***** Extracted data *****

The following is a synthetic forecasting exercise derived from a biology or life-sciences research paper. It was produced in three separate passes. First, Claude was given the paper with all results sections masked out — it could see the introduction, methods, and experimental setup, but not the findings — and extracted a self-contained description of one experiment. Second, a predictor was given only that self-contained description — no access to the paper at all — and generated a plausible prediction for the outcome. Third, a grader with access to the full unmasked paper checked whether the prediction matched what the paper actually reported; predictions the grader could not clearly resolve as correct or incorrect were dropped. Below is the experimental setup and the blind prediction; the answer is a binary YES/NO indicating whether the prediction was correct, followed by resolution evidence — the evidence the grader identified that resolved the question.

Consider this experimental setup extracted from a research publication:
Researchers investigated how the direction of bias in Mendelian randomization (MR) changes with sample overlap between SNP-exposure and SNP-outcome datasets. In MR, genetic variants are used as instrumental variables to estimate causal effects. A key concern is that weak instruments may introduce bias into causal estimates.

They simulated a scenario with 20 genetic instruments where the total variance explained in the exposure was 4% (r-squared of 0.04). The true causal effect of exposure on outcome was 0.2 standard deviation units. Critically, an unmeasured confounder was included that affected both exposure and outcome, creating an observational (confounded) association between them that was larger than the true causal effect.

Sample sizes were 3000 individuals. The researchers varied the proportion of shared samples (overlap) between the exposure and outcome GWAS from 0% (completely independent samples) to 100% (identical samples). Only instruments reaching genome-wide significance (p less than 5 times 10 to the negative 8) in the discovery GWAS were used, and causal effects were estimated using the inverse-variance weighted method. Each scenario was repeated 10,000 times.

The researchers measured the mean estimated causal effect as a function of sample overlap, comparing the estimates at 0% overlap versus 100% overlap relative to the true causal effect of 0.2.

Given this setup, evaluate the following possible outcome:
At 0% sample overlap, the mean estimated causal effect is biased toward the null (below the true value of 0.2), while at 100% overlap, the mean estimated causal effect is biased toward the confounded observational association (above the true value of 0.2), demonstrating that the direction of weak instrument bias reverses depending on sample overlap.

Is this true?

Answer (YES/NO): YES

*****

### Requirement
For this exercise, the answer is the lines from the one containing "At 0% sample" through the end of the listing above, reproduced exactly.

### Solution
At 0% sample overlap, the mean estimated causal effect is biased toward the null (below the true value of 0.2), while at 100% overlap, the mean estimated causal effect is biased toward the confounded observational association (above the true value of 0.2), demonstrating that the direction of weak instrument bias reverses depending on sample overlap.

Is this true?

Answer (YES/NO): YES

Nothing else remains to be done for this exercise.